Er sah seltsam aus, merkwürdig, sonderbar, eigenartig, doch sie mochte diese eigene Art, die ihrer Ansicht nach viel zu rar geworden war. In seinen langen Haaren hatten sich einige Sonnenstrahlen verfangen und versuchten emsig, sich zu befreien, doch es gelang ihnen nicht, zu dicht war der Schopf, zu verflucht verflochten die dunklen Strähnen, also leuchteten die entmutigten Sonnenstrahlen ein wenig vor sich hin und ließen einen hellen Ring über seinem Haupt entstehen, wodurch wiederum sein seltsam sonderbares Aussehen nur noch merkwürdiger schien. Sie beobachtete ihn, wie er vermeintlich schwerelos über den staubtrockenen Boden schritt. Sein Rücken war gerade, die Haltung signalisierte ein gesundes Selbstbewusstsein, das jedoch nicht die Grenze zur Arroganz zu überschreiten drohte. Seine Arme waren ziemlich lang, seine Nase ein wenig krumm, seine Augenbrauen buschig. Doch ansonsten war er durchaus attraktiv. Kein Schönling, aber schon schön, richtig schön, fand sie und nippte noch einmal am Weinglas. Dann stand sie auf, strich ihr Kleid glatt, atmete tief ein und ging schnellen Schrittes auf ihn zu.
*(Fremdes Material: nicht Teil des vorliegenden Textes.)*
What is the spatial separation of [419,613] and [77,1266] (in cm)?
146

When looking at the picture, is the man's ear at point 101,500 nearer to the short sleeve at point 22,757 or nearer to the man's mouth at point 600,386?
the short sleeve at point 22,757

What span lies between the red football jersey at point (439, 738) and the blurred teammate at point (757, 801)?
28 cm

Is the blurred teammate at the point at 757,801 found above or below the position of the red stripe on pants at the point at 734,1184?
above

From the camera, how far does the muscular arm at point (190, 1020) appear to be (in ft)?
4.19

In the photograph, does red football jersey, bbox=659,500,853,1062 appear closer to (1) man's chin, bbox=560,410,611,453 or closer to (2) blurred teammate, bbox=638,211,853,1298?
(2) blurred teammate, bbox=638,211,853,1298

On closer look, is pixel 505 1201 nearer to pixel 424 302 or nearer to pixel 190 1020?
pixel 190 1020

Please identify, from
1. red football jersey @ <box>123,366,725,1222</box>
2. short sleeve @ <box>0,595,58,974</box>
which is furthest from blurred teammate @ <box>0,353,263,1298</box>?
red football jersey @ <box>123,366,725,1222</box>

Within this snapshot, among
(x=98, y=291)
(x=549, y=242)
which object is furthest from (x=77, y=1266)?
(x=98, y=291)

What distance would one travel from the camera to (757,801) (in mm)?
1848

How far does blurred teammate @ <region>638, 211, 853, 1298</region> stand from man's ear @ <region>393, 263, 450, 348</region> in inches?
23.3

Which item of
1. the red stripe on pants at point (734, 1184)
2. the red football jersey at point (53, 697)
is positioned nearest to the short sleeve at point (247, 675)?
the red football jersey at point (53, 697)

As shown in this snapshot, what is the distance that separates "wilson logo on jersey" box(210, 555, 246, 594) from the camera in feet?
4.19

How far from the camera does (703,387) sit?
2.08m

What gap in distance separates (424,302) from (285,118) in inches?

«Schöne Schuhe», sagte sie, und er blickte nach unten auf seine Füße.
«Danke. Waren ein Sonderangebot.»
«Hübsch. Ich mag Sandalen. Nicht alle Männer können Sandalen tragen. Meistens sieht’s ziemlich übel aus. Aber dir stehen sie.»
«Letzthin hatte ich einen eingewachsenen Zehennagel. Richtig schlimm. Da hättest du dich wohl in anderen Worten geäußert.»
«Hat’s wehgetan?» fragte sie.
«Ein wenig. Aber ich bin das Leiden gewohnt, es macht mir nichts aus.»
«Aha.»
«Ja.» Er schien ein wenig gelangweilt, oder schüchtern, oder beides. Vielleicht hatte er auch Schmerzen im Kreuz, zumindest wirkte es so, als er seinen Rücken zu beugen versuchte, bis es leise knackte. Sie erschrak kurz und versuchte dann, das Gespräch in die richtigen Bahnen zu lenken.
«Ich bin Maria.»
«Jesus.»
«Oha. Ist ein spanischer Name, oder?»
«Ja, so geht die Kunde.»
«Redest du immer so geschwollen?» wollte sie wissen. Er nickte.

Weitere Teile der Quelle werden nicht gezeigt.